Each drive only has a single partition, and is partitioned a little
smaller than the drive (supposedly this should improve performance).
Each drive is set to the deadline scheduler.

Drives are:
Intel 520s MLC 480G SATA3
Supposedly Read 550M/Write 520M

I think the workload being generated is simply too much for the
underlying drives. I've been collecting the information from
/sys/block/<drive>/stat every 10 seconds for each drive. What makes me
think the drives are overworked is that the backlog value gets very high
at the same time the users complain about performance.

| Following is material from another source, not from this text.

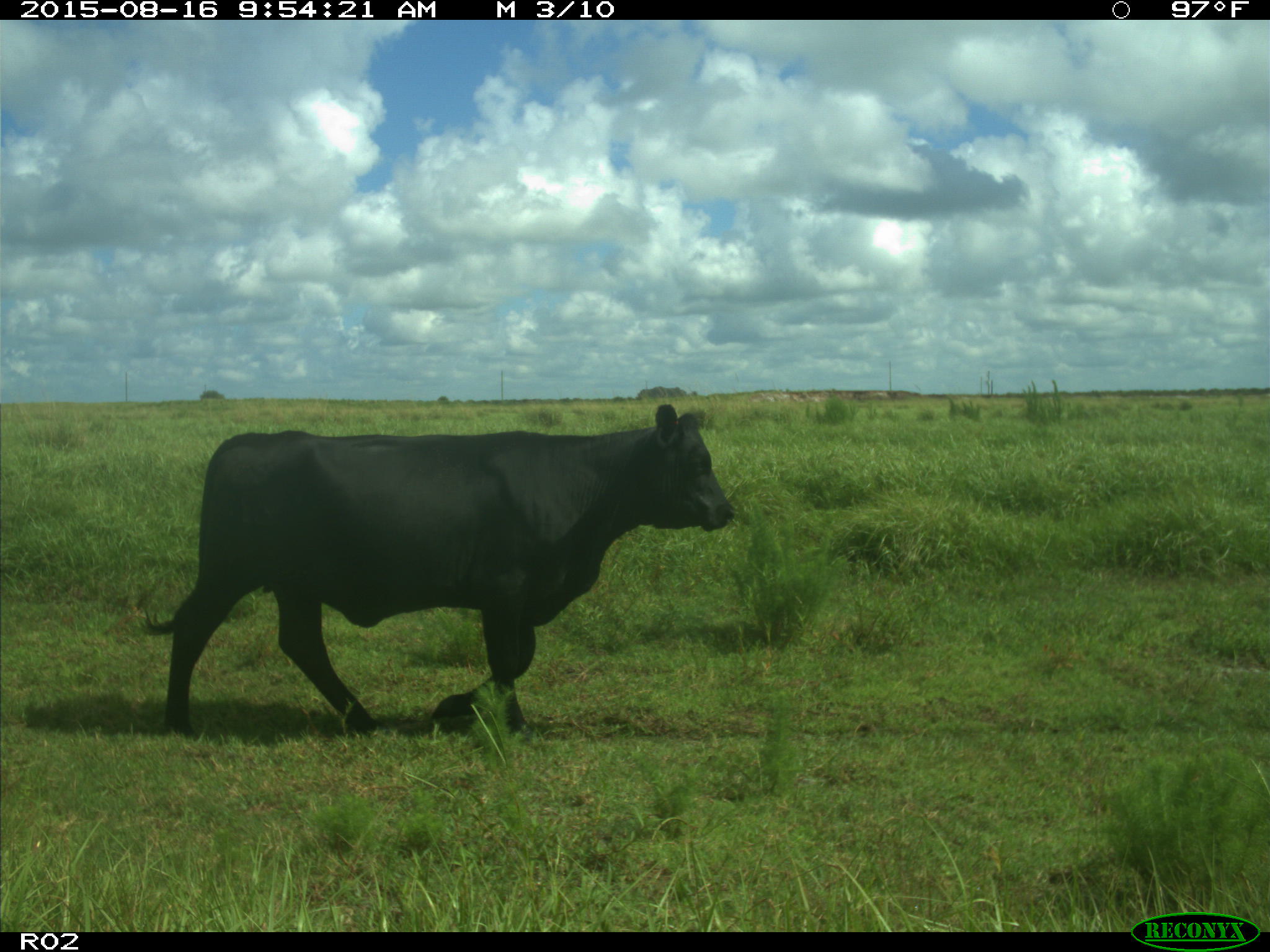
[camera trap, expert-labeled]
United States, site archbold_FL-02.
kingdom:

The load is a bunch of windows VM's, which were working fine until
recently when I migrated the main fileserver/domain controller on
(previously it was a single SCSI Ultra320 disk on a standalone machine).
Hence, this also seems to indicate a lack of performance.

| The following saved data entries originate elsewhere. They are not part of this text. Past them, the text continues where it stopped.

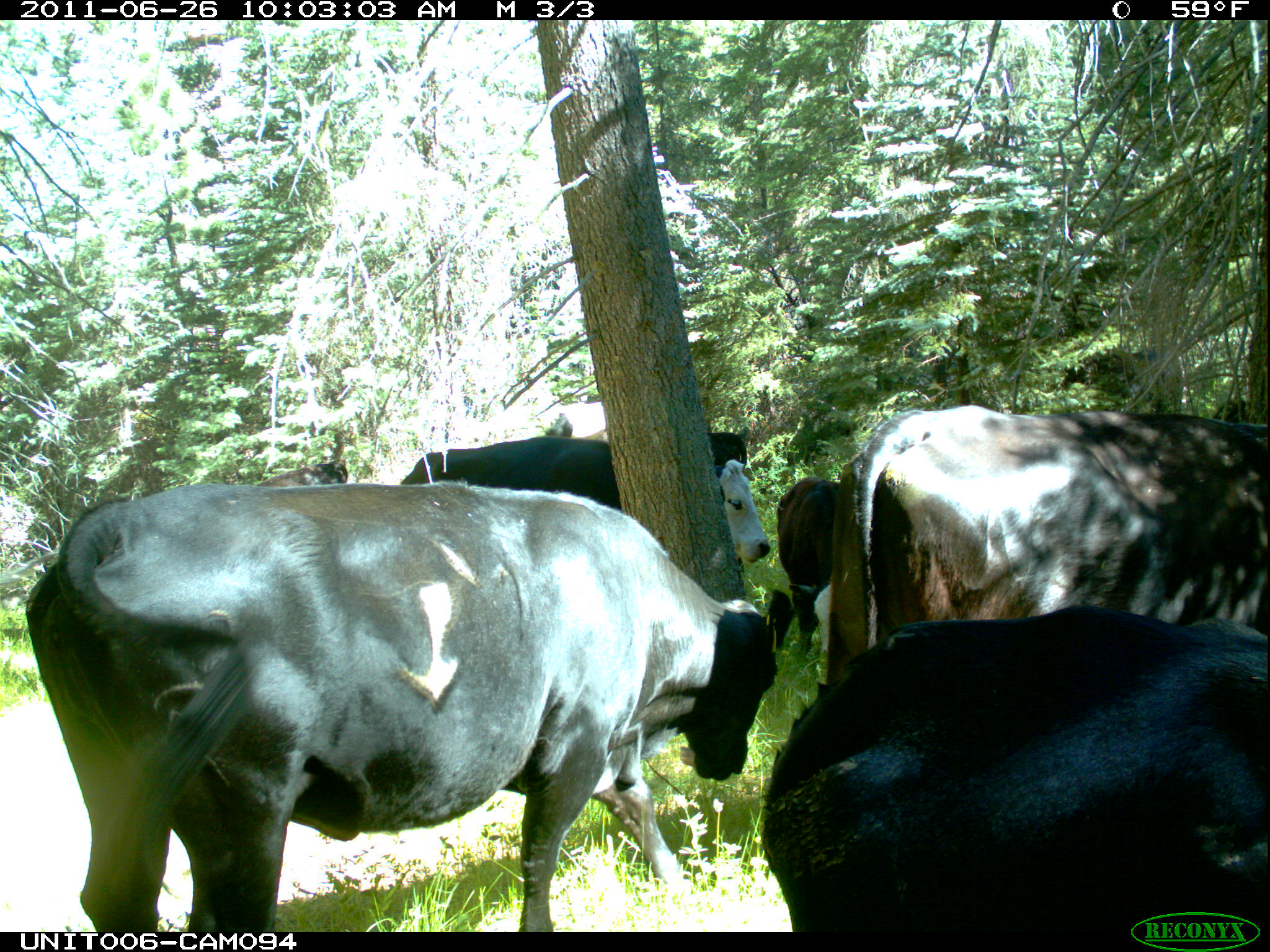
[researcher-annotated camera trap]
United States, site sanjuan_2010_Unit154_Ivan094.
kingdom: Animalia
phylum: Chordata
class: Mammalia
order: Artiodactyla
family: Bovidae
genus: Bos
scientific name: Bos taurus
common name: domestic cow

Currently the SSD's are connected to the onboard SATA ports (only SATA II):
00:1f.2 SATA controller: Intel Corporation Cougar Point 6 port SATA AHCI
Controller (rev 05)

There is one additional SSD which is just the OS drive also connected,
but it is mostly idle (all it does is log the stats/etc).

Assuming the issue is underlying hardware, then I'm thinking to do the
following:
1) Get a battery backed RAID controller card (which should improve
latency because the OS can pretend it is written while the card deals
with writing it to disk).
2) Move from a 5 disk RAID5 to a 8 disk RAID10, giving better data
protection (can lose up to four drives) and hopefully better performance
(main concern right now), and same capacity as current.

The real questions are:
1) Is this data enough to say that the performance issue is due to
underlying hardware as opposed to a mis-configuration?
2) If so, any suggestions on specific hardware which would help?
3) Would removing the bitmap make an improvement to the performance?

Motherboard is Intel S1200BTLR Serverboard - 6xSATAII / Raid 0,1,10,5

It is possibly to wipe the array and re-create that would help.......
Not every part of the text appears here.